Environment builder:

pub struct ExecEnvBuilder {
inherit_strategy: InheritStrategy,
exclude_patterns: Vec<Glob>,
overrides: HashMap<String, String>,
core_vars: &'static [&'static str],
}
pub enum InheritStrategy {
All,
Core, // Only PATH, HOME, SHELL, USER, TMPDIR
None,
}

Default to Core for LLM-initiated commands, All for user-initiated commands. Always filter *KEY*, *SECRET*, *TOKEN* patterns from inherited vars.

Shell detection: Check $SHELL on Unix, detect parent process on Windows. Fall back to /bin/sh (Unix) or cmd.exe (Windows). Store detected shell for session lifetime.

Permission integration: Parse commands with tree-sitter-bash to extract paths and program names. Route through the permission system before execution.

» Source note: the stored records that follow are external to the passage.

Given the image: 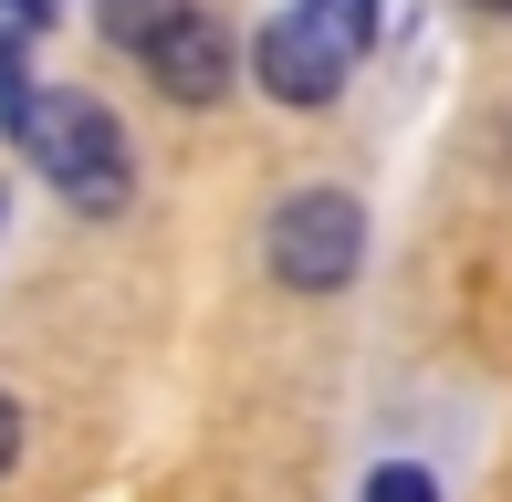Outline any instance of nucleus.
Returning <instances> with one entry per match:
<instances>
[{
	"instance_id": "obj_9",
	"label": "nucleus",
	"mask_w": 512,
	"mask_h": 502,
	"mask_svg": "<svg viewBox=\"0 0 512 502\" xmlns=\"http://www.w3.org/2000/svg\"><path fill=\"white\" fill-rule=\"evenodd\" d=\"M471 11H512V0H471Z\"/></svg>"
},
{
	"instance_id": "obj_7",
	"label": "nucleus",
	"mask_w": 512,
	"mask_h": 502,
	"mask_svg": "<svg viewBox=\"0 0 512 502\" xmlns=\"http://www.w3.org/2000/svg\"><path fill=\"white\" fill-rule=\"evenodd\" d=\"M11 461H21V398L0 387V471H11Z\"/></svg>"
},
{
	"instance_id": "obj_8",
	"label": "nucleus",
	"mask_w": 512,
	"mask_h": 502,
	"mask_svg": "<svg viewBox=\"0 0 512 502\" xmlns=\"http://www.w3.org/2000/svg\"><path fill=\"white\" fill-rule=\"evenodd\" d=\"M0 11H42V0H0Z\"/></svg>"
},
{
	"instance_id": "obj_6",
	"label": "nucleus",
	"mask_w": 512,
	"mask_h": 502,
	"mask_svg": "<svg viewBox=\"0 0 512 502\" xmlns=\"http://www.w3.org/2000/svg\"><path fill=\"white\" fill-rule=\"evenodd\" d=\"M366 502H439V482H429V471H408V461H387L377 482H366Z\"/></svg>"
},
{
	"instance_id": "obj_4",
	"label": "nucleus",
	"mask_w": 512,
	"mask_h": 502,
	"mask_svg": "<svg viewBox=\"0 0 512 502\" xmlns=\"http://www.w3.org/2000/svg\"><path fill=\"white\" fill-rule=\"evenodd\" d=\"M136 63L157 74V95H178V105H220L230 95V21L209 11V0H178L168 21H157L147 42H136Z\"/></svg>"
},
{
	"instance_id": "obj_2",
	"label": "nucleus",
	"mask_w": 512,
	"mask_h": 502,
	"mask_svg": "<svg viewBox=\"0 0 512 502\" xmlns=\"http://www.w3.org/2000/svg\"><path fill=\"white\" fill-rule=\"evenodd\" d=\"M366 32H377V0H293V11L262 21L251 74H262L272 105H335L356 53H366Z\"/></svg>"
},
{
	"instance_id": "obj_1",
	"label": "nucleus",
	"mask_w": 512,
	"mask_h": 502,
	"mask_svg": "<svg viewBox=\"0 0 512 502\" xmlns=\"http://www.w3.org/2000/svg\"><path fill=\"white\" fill-rule=\"evenodd\" d=\"M0 126L21 136V157L42 168L53 199H74V210H126L136 157H126V126H115L95 95H74V84H21V95H0Z\"/></svg>"
},
{
	"instance_id": "obj_3",
	"label": "nucleus",
	"mask_w": 512,
	"mask_h": 502,
	"mask_svg": "<svg viewBox=\"0 0 512 502\" xmlns=\"http://www.w3.org/2000/svg\"><path fill=\"white\" fill-rule=\"evenodd\" d=\"M262 262H272V283H293V293H345L356 262H366L356 189H293L283 210H272V231H262Z\"/></svg>"
},
{
	"instance_id": "obj_5",
	"label": "nucleus",
	"mask_w": 512,
	"mask_h": 502,
	"mask_svg": "<svg viewBox=\"0 0 512 502\" xmlns=\"http://www.w3.org/2000/svg\"><path fill=\"white\" fill-rule=\"evenodd\" d=\"M168 11H178V0H105V42H126V53H136Z\"/></svg>"
}]
</instances>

Cache approvals per command pattern for the session.

Non-interactive mode (-p flag): OpenOxide CLI should support a -p / --print flag that disables the TUI and runs a single prompt to completion. Output formats: text (default), json (with result, session_id, usage metadata), stream-json (NDJSON events). Add --json-schema for structured output validation. Session continuation via --continue / --resume <session_id>.

pub enum OutputFormat {
Text,
Json { schema: Option<JsonSchema> },
StreamJson { verbose: bool, include_partial: bool },
}
pub struct NonInteractiveResult {
pub result: String,
pub session_id: SessionId,
pub structured_output: Option<serde_json::Value>, // When json-schema used
pub usage: UsageMetadata,
}

CI-friendly execution: Default to --permission-mode acceptEdits in non-interactive mode. Support --max-turns for cost control. Exit codes: 0 (success), 1 (error), 124 (timeout, matching Unix convention). Support --mcp-config for loading MCP servers in CI contexts.

System prompt composition: Support --append-system-prompt (add to default) and --system-prompt (replace default). Enable piping context via stdin: cat diff.patch | openoxide -p "Review this".

Cloud-deployable execution: Design CommandExecutor to work in container environments where PTY may not be available. Fall back to piped I/O gracefully. Support OPENOXIDE_REMOTE env var for scripts that need to detect remote execution context.